The Real Stars Come Out Next Weekend

January 25, 2019

Next weekend, all eyes will be tuning in with expectation to the Big Annual Event that has become a national (American) occasion for feasting and gathering. Many here are thinking about next Sunday's "Super Bowl."

I am, too, looking forward to next weekend's annual event, but I already know the script and who the winners are. I am referring to the annual Feast of the Presentation of Our Lord, also known as Candlemas or Hypapante (in Greek) the "Meeting" (of the Holy Family or the Christ Child with Simeon & Anna), on February 2 (as the St. James Calendar reminds us!)

Had there been any TV cameras around, they would not have been brought to the Temple to record an interview with the Blessed Virgin Mary and Joseph on their way in, nor with Simeon or Anna. What would have been newsworthy about a poor couple from a small town coming to have their firstborn son presented in the Temple, something that thousands of observant Jews did as a matter of custom? It would be like a christening of a poor family's baby boy in the only cathedral church of a city. One of many. The Holy Family in the Temple offered what was an exception prescribed for families too poor to afford the standard offering. Mary and Joseph qualified for the poverty exception. Not subjects for the 6 o'clock news team.

That other event next weekend, however, is all about TV cameras. The Super Bowl Show is "broadcast"—spread out there because lots of money is there to be made. Even the game itself will be altered—not insignificantly—by more than doubling the amount of time between the two halves of the game.

Football teams play all season long with a 12-minute halftime. But in the Super Bowl, and only the Super Bowl, they have 30 minutes. This changes the dynamics for the players. Why do it? For The Half Time Show. So a celebrity singer or group is brought in for entertainment, which wouldn't be needed if half-time were 12 minutes.

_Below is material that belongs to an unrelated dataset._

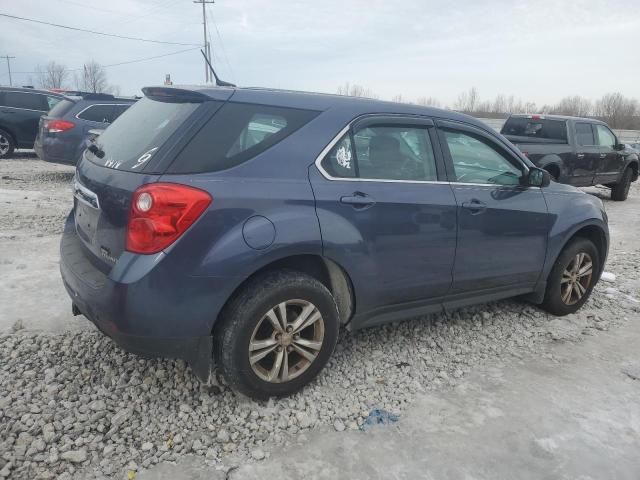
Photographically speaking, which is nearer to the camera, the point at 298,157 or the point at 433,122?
the point at 298,157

Of course, driving the Half-Time Show is the TV audience-oriented commercials around it. The game has taken a back seat to the $. (So what else is new?) Ad men in January are busy selling recliners and TV screens for The Big Day and $5million 30-second commercials during the Game.

Consider the Half Time Show and its Half Time celebrities. They are just that: half time, not Full Time, neither timeless nor eternal. Ephemeral shows, fleeting images and shadows bracketed by sales pitches and a game unnaturally put on hold for the show.

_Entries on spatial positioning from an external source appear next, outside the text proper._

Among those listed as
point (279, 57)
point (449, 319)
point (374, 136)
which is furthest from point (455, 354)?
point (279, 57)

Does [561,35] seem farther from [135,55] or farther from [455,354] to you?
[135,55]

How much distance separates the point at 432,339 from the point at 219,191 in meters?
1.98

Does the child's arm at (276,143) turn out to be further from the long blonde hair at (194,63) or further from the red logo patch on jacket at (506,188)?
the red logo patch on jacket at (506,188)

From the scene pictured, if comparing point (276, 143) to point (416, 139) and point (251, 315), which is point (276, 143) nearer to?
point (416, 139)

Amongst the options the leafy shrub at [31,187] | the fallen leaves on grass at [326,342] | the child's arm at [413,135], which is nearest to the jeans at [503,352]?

Be that as it may. I am fixed on the stars of Presentation. What of that strange old man and the old widow who eschewed the Super Bowls of the first-century and caught sight of the Star that came forth from Jacob, a Light to enlighten the Gentiles and the Glory of God's people Israel? They waited and waited for years in and about the Temple, looking, content to be doorkeepers in the house of the Lord rather than dwell in the tents of unrighteousness.

Those two, the Simeon & Anna Show, lasted much less than a half-time show, but their witness turned into a full-time two-thousand-year gig, remembered on February second every-year among the Gentiles to whom the Light shone out. Simeon and Anna are part of the biography of the Incarnate Son, now seated at the Right Hand of the Father. They belong to the living Body of Christ.

If we're not in Christ, our lives are mere half time shows, while the real Game of Life goes on before and after us, while we pass as shadows, eclipsed by the next thing on offer. 

But in Christ, should we live and act and think in his Light, then, like Simeon and Anna, we became part of the ongoing story of the Eternal Son. With them, we've passed from the shadow of darkness into the Light, a light and life that is eternally full-time: that is, now . . . and ever . . . unto ages of ages!

Yours for Christ, Creed & Culture,

James M. Kushiner
Executive Director, The Fellowship of St. James


—James M. Kushiner is Executive Editor of Touchstone: A Journal of Mere Christianity, and Executive Director of The Fellowship of St. James.